WHAT THE TASK REQUIRES:
Report each line from the records where the string "kushtom" turns up.

GIVEN DATA:
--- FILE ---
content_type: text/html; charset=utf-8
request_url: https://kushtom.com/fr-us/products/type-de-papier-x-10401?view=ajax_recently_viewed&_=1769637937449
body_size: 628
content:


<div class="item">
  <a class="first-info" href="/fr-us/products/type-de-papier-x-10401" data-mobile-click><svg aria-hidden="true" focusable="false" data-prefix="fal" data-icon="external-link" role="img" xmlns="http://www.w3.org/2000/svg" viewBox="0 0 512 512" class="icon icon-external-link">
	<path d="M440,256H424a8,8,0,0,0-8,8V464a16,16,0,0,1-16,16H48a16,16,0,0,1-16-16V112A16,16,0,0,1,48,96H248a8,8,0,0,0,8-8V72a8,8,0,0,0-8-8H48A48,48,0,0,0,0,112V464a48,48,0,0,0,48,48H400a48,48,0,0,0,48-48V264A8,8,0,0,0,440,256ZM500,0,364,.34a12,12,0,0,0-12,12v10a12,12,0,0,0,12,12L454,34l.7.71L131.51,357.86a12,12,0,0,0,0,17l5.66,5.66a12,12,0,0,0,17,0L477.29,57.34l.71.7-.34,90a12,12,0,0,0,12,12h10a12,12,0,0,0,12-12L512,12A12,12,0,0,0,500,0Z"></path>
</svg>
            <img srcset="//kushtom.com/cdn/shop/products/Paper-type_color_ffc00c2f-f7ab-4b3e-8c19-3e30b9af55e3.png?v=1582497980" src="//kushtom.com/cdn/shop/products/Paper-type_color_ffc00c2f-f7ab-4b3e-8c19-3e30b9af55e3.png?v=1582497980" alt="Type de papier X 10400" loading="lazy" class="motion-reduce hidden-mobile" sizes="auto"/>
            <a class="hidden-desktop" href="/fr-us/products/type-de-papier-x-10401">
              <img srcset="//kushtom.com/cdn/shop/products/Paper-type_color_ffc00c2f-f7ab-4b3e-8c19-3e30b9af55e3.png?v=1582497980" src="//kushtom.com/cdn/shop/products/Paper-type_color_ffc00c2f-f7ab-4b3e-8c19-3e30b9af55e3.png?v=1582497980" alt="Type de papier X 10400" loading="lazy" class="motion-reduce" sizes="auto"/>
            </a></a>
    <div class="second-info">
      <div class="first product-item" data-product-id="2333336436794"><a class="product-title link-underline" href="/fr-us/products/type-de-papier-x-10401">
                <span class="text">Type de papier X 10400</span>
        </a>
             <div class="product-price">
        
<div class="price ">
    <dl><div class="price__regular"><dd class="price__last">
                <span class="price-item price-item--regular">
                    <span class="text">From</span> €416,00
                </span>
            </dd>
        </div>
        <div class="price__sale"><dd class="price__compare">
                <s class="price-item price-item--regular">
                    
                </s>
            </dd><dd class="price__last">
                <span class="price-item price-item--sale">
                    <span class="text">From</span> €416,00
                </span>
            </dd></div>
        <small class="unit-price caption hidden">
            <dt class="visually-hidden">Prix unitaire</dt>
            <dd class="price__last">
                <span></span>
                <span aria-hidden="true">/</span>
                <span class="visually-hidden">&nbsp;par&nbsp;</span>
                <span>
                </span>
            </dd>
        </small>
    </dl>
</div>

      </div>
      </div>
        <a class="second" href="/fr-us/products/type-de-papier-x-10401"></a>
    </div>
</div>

RESULT OF THE EXERCISE:
request_url: https://kushtom.com/fr-us/products/type-de-papier-x-10401?view=ajax_recently_viewed&_=1769637937449
            <img srcset="//kushtom.com/cdn/shop/products/Paper-type_color_ffc00c2f-f7ab-4b3e-8c19-3e30b9af55e3.png?v=1582497980" src="//kushtom.com/cdn/shop/products/Paper-type_color_ffc00c2f-f7ab-4b3e-8c19-3e30b9af55e3.png?v=1582497980" alt="Type de papier X 10400" loading="lazy" class="motion-reduce hidden-mobile" sizes="auto"/>
              <img srcset="//kushtom.com/cdn/shop/products/Paper-type_color_ffc00c2f-f7ab-4b3e-8c19-3e30b9af55e3.png?v=1582497980" src="//kushtom.com/cdn/shop/products/Paper-type_color_ffc00c2f-f7ab-4b3e-8c19-3e30b9af55e3.png?v=1582497980" alt="Type de papier X 10400" loading="lazy" class="motion-reduce" sizes="auto"/>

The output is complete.